• _Tasks to perform_:
• a. Answer these from the Saint Row thread:
(i) How many hours did justugh take to beat the game?
(ii) About how long did justugh say Borderlands 2 took?
(iii) What made cannawizard lose interest?
• b. Please echo part of the Saint Row thread, beginning at the words "## justugh (Jan 22, 2015)" and stopping after "Fease (Jan 23, 2015)".
• c. Proceed with the Saint Row thread, carrying on after its final line.

• _Extract_:
##############################

# Saint Row Get out of hell



## justugh (Jan 22, 2015)

hey 

tha game is to fast i beat it in 10 hours ..........it fallows the same patterns of the game so if u played any of them u know what to do off the top 

tho the flying is fun and killing ppl in mayhem is always fun but the game is to easy if u can pick it up for something under 20 bucks be worth it but not at 20 bucks


----------



## Fease (Jan 23, 2015)

Speaking of spin-offs, anyone played Boarderlands Prequel sEquel prequeleprequperjdsueqpfuewf.  Any good and how long?


----------



## justugh (Jan 23, 2015)

Fease said:


> Speaking of spin-offs, anyone played Boarderlands Prequel sEquel prequeleprequperjdsueqpfuewf.  Any good and how long?


borderlands 

was a fun game .....about 30 hours .....that was 2 .........it is a fallout type of game 

http://kickass.so/borderlands-the-pre-sequel-v-1-0-3u3-3-dlc-2014-pc-steam-rip-by-let-splay-t9976146.html
there u go get it for free if u like it buy it if not play it delete it move to the next

from the look of it..... it is only 5 gbs .....maybe 20hours ( do not forget i play alot of games so the logic to them is simple for me )


----------



## cannawizard (Jan 27, 2015)

justugh said:


> hey
> 
> tha game is to fast i beat it in 10 hours ..........it fallows the same patterns of the game so if u played any of them u know what to do off the top
> 
> tho the flying is fun and killing ppl in mayhem is always fun but the game is to easy if u can pick it up for something under 20 bucks be worth it but not at 20 bucks


I was thinking of getting it, but after the last expansion with the super powers, I kinda lost interest-- still a good game to play once in awhile if you want to terrorize pedestrians with a tank lol


----------



## sunni (Jan 30, 2015)

cannawizard said:


> I was thinking of getting it, but after the last expansion with the super powers, I kinda lost interest-- still a good game to play once in awhile if you want to terrorize pedestrians with a tank lol


the superpowers thing threw me off to... didnt really follow the whole premise of the other SR games.

##############################

Excerpts from a spatial dataset
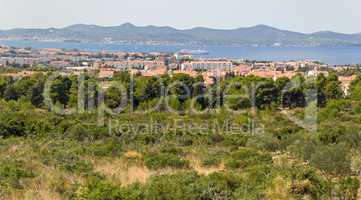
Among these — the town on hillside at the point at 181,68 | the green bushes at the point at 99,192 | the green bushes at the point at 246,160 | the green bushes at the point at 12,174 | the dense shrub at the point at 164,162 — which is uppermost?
the green bushes at the point at 99,192

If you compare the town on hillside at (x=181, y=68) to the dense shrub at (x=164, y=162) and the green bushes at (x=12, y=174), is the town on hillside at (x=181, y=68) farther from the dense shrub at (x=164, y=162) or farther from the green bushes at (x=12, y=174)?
the green bushes at (x=12, y=174)

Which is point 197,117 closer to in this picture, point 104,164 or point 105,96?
point 105,96

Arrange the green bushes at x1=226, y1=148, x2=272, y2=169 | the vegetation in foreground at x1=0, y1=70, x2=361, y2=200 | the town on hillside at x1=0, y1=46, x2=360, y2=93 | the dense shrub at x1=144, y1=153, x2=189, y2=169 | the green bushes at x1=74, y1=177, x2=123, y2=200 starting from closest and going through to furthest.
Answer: the green bushes at x1=74, y1=177, x2=123, y2=200 → the vegetation in foreground at x1=0, y1=70, x2=361, y2=200 → the dense shrub at x1=144, y1=153, x2=189, y2=169 → the green bushes at x1=226, y1=148, x2=272, y2=169 → the town on hillside at x1=0, y1=46, x2=360, y2=93

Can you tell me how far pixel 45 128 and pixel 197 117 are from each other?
362 inches

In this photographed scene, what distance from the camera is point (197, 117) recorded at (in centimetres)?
2191

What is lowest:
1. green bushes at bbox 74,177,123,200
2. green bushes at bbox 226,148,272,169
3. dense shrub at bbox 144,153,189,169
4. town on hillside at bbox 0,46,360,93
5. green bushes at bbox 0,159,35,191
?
town on hillside at bbox 0,46,360,93

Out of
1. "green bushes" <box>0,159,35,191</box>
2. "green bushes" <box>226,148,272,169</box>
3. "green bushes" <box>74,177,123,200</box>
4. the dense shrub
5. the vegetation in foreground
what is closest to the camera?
"green bushes" <box>74,177,123,200</box>

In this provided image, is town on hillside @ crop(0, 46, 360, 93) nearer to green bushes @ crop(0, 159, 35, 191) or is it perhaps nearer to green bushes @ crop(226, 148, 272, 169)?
green bushes @ crop(226, 148, 272, 169)

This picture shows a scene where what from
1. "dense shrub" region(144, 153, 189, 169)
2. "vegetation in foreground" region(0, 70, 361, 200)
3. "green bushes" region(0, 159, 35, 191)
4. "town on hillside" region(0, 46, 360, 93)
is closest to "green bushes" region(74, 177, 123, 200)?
"vegetation in foreground" region(0, 70, 361, 200)

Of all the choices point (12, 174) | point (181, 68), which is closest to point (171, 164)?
point (12, 174)

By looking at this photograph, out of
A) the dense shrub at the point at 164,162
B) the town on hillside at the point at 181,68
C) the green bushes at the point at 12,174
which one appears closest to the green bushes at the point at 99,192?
the green bushes at the point at 12,174

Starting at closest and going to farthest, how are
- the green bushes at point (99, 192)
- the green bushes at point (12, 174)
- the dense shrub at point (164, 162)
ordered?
1. the green bushes at point (99, 192)
2. the green bushes at point (12, 174)
3. the dense shrub at point (164, 162)

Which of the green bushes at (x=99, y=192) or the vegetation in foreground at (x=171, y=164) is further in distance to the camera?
the vegetation in foreground at (x=171, y=164)

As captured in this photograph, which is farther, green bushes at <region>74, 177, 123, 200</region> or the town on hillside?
the town on hillside
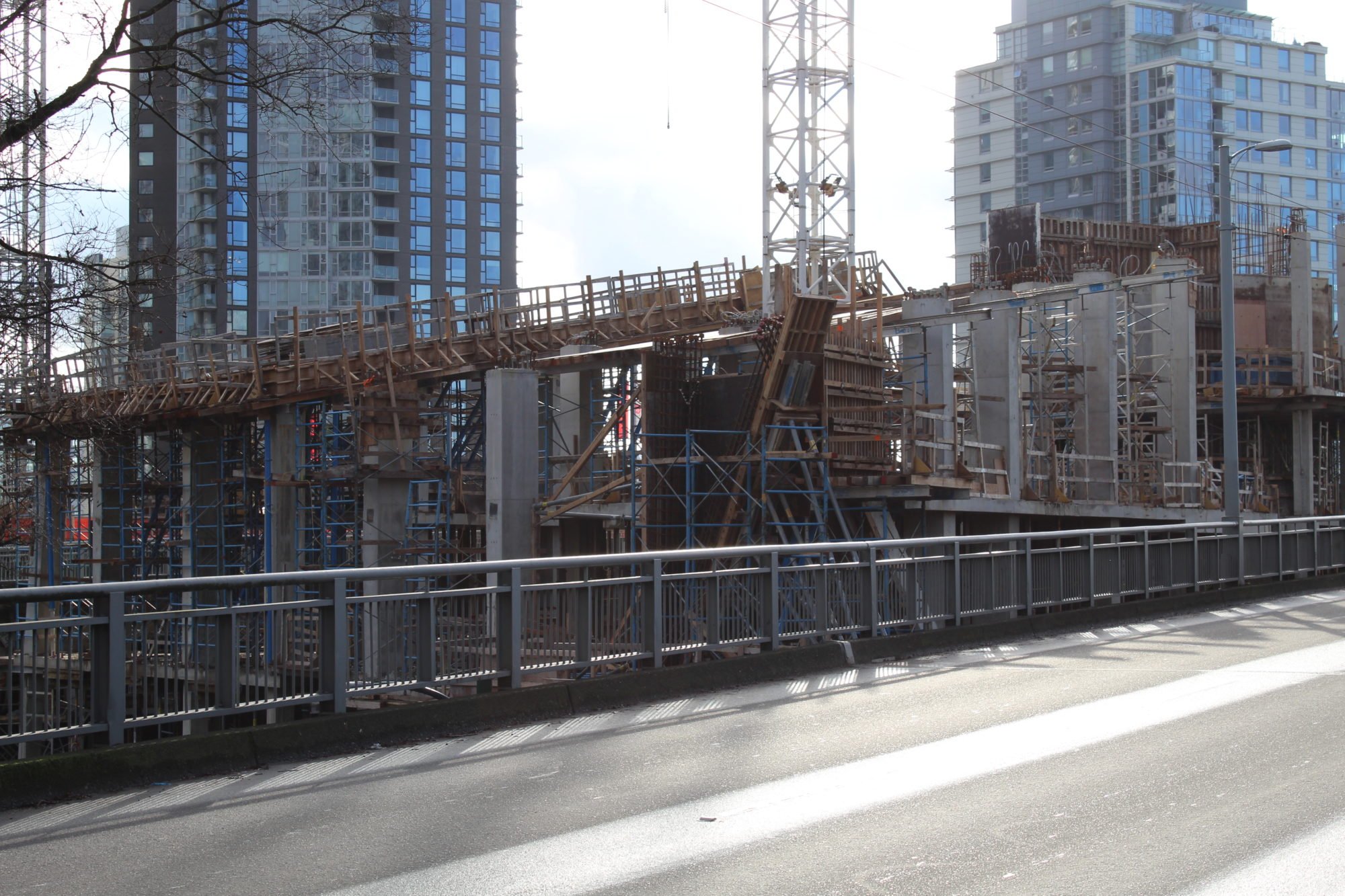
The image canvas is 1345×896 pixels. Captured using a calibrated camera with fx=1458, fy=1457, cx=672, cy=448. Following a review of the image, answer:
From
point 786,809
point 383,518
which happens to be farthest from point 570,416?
point 786,809

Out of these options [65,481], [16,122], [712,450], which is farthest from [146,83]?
[65,481]

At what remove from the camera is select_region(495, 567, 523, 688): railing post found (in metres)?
12.2

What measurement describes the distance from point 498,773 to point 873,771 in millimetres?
2496

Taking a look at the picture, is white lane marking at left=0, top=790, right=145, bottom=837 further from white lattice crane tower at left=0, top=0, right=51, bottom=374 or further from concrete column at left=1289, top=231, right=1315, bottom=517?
concrete column at left=1289, top=231, right=1315, bottom=517

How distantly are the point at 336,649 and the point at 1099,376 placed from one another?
3599 cm

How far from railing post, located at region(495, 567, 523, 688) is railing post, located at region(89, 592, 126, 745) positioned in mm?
3379

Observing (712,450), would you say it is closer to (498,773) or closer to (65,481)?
(498,773)

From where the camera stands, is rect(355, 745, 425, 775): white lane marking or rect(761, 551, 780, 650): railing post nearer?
rect(355, 745, 425, 775): white lane marking

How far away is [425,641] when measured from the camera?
11.7m

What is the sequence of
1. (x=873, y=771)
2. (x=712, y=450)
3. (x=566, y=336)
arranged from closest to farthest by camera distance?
1. (x=873, y=771)
2. (x=712, y=450)
3. (x=566, y=336)

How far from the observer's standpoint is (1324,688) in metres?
12.9

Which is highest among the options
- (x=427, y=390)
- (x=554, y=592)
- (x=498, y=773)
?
(x=427, y=390)

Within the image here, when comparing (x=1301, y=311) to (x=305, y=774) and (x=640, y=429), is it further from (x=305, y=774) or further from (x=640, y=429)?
(x=305, y=774)

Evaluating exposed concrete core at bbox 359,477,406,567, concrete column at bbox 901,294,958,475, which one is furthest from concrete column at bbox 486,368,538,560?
concrete column at bbox 901,294,958,475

##############################

• _Answers provided_:
• a.
(i) 10 hours
(ii) About 30 hours
(iii) The last expansion with the super powers

• b.
## justugh (Jan 22, 2015)

hey 

tha game is to fast i beat it in 10 hours ..........it fallows the same patterns of the game so if u played any of them u know what to do off the top 

tho the flying is fun and killing ppl in mayhem is always fun but the game is to easy if u can pick it up for something under 20 bucks be worth it but not at 20 bucks


----------



## Fease (Jan 23, 2015)

• c.
----------



## justugh (Jan 30, 2015)

cannawizard said:


> I was thinking of getting it, but after the last expansion with the super powers, I kinda lost interest-- still a good game to play once in awhile if you want to terrorize pedestrians with a tank lol


i know where that pic is from at the bottom of page for u ........really no super powers even tho u embrace madness 

well the sheer fact that u get to punch the devil in the face got me to play it .......but i figured they would of done a little more


----------



## cannawizard (Jan 31, 2015)

sunni said:


> the superpowers thing threw me off to... didnt really follow the whole premise of the other SR games.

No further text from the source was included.